● **WHAT IS EXPECTED**
Quote every one of the entries below word for word.
>>
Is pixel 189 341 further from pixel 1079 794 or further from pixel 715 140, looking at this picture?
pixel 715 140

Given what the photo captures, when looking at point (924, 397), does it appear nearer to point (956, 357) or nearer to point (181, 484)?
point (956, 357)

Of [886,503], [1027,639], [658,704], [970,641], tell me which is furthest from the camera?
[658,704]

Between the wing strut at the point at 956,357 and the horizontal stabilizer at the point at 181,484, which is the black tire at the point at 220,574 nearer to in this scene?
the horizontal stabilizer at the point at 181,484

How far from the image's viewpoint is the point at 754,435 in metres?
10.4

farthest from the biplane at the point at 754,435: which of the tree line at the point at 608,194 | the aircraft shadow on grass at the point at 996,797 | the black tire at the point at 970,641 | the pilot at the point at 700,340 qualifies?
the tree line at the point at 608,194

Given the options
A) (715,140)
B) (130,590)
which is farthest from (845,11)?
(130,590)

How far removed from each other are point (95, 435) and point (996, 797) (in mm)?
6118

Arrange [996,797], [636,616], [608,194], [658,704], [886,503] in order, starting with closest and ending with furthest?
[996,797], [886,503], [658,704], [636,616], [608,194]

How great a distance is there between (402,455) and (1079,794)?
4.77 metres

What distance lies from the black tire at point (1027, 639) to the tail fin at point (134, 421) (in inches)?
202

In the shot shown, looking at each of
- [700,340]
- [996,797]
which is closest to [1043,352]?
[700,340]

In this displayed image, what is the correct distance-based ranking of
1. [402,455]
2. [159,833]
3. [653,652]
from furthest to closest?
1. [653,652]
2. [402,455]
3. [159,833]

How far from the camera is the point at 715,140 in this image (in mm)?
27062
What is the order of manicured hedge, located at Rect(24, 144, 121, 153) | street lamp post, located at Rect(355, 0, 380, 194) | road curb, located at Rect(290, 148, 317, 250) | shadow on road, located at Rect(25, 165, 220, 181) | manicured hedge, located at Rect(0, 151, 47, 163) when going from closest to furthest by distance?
<<
● **TASK SOLUTION**
Is pixel 189 341 further from pixel 1079 794 or further from pixel 715 140, looking at this picture?
pixel 715 140

Given what the photo captures, when looking at point (924, 397), does it appear nearer to point (956, 357) or nearer to point (181, 484)?
point (956, 357)

Of [886,503], [1027,639], [658,704], [970,641], tell me which is furthest from the camera?
[658,704]

Between the wing strut at the point at 956,357 and the horizontal stabilizer at the point at 181,484, which is the black tire at the point at 220,574 nearer to in this scene?
the horizontal stabilizer at the point at 181,484

How far from the image's viewpoint is the point at 754,435 in metres?
10.4

farthest from the biplane at the point at 754,435: which of the tree line at the point at 608,194 | the aircraft shadow on grass at the point at 996,797 | the black tire at the point at 970,641 | the pilot at the point at 700,340 qualifies?
the tree line at the point at 608,194

Given the options
A) (715,140)
B) (130,590)
which is farthest from (845,11)?
(130,590)

How far removed from each other are point (95, 435) and point (996, 797) (in mm)?
6118

Arrange [996,797], [636,616], [608,194], [658,704], [886,503] in order, starting with closest and ending with furthest?
[996,797], [886,503], [658,704], [636,616], [608,194]

How great a distance is there between (402,455) and (1079,794)?
4.77 metres

What distance lies from the black tire at point (1027, 639) to the tail fin at point (134, 421) (in inches)?
202

In the shot shown, looking at each of
- [700,340]
- [996,797]
which is closest to [1043,352]?
[700,340]

In this displayed image, what is the correct distance-based ranking of
1. [402,455]
2. [159,833]
3. [653,652]
from furthest to closest?
1. [653,652]
2. [402,455]
3. [159,833]

How far from the camera is the point at 715,140 in this image (in mm)?
27062
What is the order of manicured hedge, located at Rect(24, 144, 121, 153) | street lamp post, located at Rect(355, 0, 380, 194) | road curb, located at Rect(290, 148, 317, 250) | shadow on road, located at Rect(25, 165, 220, 181) | manicured hedge, located at Rect(0, 151, 47, 163) when going from closest to furthest by distance?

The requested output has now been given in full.